All lines from the one containing "At what distance can" through the last line of the listing below are to be copied exactly. Exclude the pictures.
------------------------------
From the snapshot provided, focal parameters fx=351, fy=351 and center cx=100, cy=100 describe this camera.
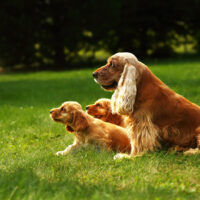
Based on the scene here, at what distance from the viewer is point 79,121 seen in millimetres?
5215

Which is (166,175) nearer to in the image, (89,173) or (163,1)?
(89,173)

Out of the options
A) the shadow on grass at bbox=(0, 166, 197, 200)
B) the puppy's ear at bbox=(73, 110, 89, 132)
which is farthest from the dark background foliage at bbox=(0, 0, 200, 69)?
the shadow on grass at bbox=(0, 166, 197, 200)

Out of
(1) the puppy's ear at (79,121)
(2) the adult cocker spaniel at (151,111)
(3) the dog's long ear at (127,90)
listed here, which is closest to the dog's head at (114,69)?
(2) the adult cocker spaniel at (151,111)

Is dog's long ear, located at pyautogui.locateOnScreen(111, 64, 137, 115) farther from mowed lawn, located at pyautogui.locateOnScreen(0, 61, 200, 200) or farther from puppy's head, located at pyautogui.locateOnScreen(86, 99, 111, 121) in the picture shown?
puppy's head, located at pyautogui.locateOnScreen(86, 99, 111, 121)

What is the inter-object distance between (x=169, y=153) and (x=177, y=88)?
4984 millimetres

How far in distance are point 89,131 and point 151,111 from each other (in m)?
1.08

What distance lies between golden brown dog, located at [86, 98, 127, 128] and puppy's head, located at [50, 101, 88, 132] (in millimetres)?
591

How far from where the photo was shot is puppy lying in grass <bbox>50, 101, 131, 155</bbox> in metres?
5.18

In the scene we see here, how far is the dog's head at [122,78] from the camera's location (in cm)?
455

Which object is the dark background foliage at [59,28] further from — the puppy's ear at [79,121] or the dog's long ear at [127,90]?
the dog's long ear at [127,90]

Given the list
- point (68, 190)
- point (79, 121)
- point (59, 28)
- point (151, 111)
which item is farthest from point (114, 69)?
point (59, 28)

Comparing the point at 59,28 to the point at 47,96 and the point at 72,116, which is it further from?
the point at 72,116

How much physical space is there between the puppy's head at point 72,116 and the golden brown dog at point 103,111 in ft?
1.94

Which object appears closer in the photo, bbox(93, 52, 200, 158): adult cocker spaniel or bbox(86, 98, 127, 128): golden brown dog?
bbox(93, 52, 200, 158): adult cocker spaniel
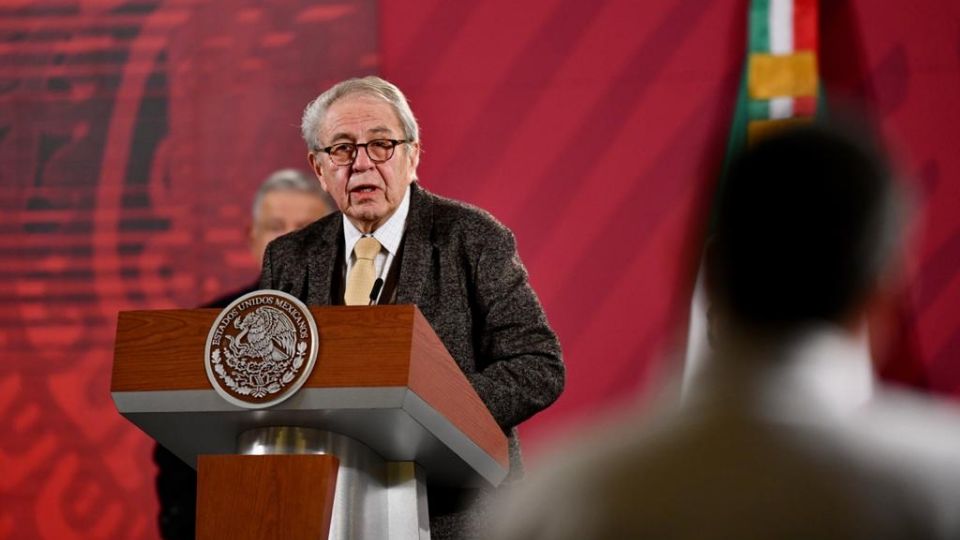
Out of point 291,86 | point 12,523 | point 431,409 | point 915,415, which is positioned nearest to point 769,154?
point 915,415

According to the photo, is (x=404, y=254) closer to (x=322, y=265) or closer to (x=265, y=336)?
(x=322, y=265)

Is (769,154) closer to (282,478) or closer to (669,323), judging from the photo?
(282,478)

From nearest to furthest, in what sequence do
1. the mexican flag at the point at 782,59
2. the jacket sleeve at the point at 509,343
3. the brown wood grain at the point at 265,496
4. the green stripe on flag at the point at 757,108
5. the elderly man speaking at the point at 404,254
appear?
the brown wood grain at the point at 265,496 → the jacket sleeve at the point at 509,343 → the elderly man speaking at the point at 404,254 → the green stripe on flag at the point at 757,108 → the mexican flag at the point at 782,59

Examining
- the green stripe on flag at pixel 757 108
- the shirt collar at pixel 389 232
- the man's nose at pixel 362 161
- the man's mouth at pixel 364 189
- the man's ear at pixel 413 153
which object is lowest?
the shirt collar at pixel 389 232

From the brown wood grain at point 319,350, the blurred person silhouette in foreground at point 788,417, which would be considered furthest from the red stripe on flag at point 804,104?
the blurred person silhouette in foreground at point 788,417

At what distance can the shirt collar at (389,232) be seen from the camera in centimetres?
276

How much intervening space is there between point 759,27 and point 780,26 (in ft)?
0.21

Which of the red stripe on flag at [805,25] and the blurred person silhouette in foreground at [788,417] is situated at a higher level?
the red stripe on flag at [805,25]

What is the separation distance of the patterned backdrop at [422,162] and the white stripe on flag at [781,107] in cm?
13

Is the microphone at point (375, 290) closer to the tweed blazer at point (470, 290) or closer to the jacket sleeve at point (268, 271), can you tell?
→ the tweed blazer at point (470, 290)

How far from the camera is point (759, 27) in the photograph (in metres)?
4.47

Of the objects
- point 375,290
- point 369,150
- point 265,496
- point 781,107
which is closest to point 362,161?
point 369,150

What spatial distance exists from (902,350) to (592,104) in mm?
1199

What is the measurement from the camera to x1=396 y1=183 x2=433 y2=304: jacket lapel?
266 cm
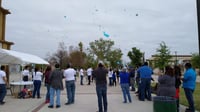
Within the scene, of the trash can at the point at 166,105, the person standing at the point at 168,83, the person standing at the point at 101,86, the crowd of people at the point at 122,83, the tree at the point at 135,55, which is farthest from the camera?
the tree at the point at 135,55

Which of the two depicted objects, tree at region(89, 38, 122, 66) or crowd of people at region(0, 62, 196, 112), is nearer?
crowd of people at region(0, 62, 196, 112)

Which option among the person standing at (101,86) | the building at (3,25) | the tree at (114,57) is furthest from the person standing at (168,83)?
the tree at (114,57)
------------------------------
* **WRITTEN ANSWER**:
At what distance can the shirt collar at (389,232) be seen from the camera in centimetres?
276

How much intervening space is there between point 759,27 and point 780,26 (in ft)?
0.21

Which of the red stripe on flag at [805,25] and the blurred person silhouette in foreground at [788,417] is situated at a higher level?
the red stripe on flag at [805,25]

What is the separation distance of the patterned backdrop at [422,162] and the white stripe on flag at [781,107] in cm?
13

Is the microphone at point (375, 290) closer to the tweed blazer at point (470, 290) or closer to the jacket sleeve at point (268, 271), can you tell?
→ the tweed blazer at point (470, 290)

How far from the camera is point (759, 27) in the photograph (in metres)?
4.47

Of the objects
- point 375,290
- point 369,150
- point 265,496
- point 781,107
which is closest to point 362,161?
point 369,150

What spatial distance exists from (902,350) to (592,104) in mm?
1199

What is the measurement from the camera to x1=396 y1=183 x2=433 y2=304: jacket lapel?
266 cm
Within the scene, of the trash can at the point at 166,105, the person standing at the point at 168,83, the person standing at the point at 101,86, the crowd of people at the point at 122,83, the tree at the point at 135,55, which is farthest from the camera?
the tree at the point at 135,55

Which of the two depicted objects, tree at region(89, 38, 122, 66) or crowd of people at region(0, 62, 196, 112), is nearer?
crowd of people at region(0, 62, 196, 112)

Which option among the person standing at (101,86) | the building at (3,25) | the tree at (114,57) is furthest from the person standing at (168,83)?
the tree at (114,57)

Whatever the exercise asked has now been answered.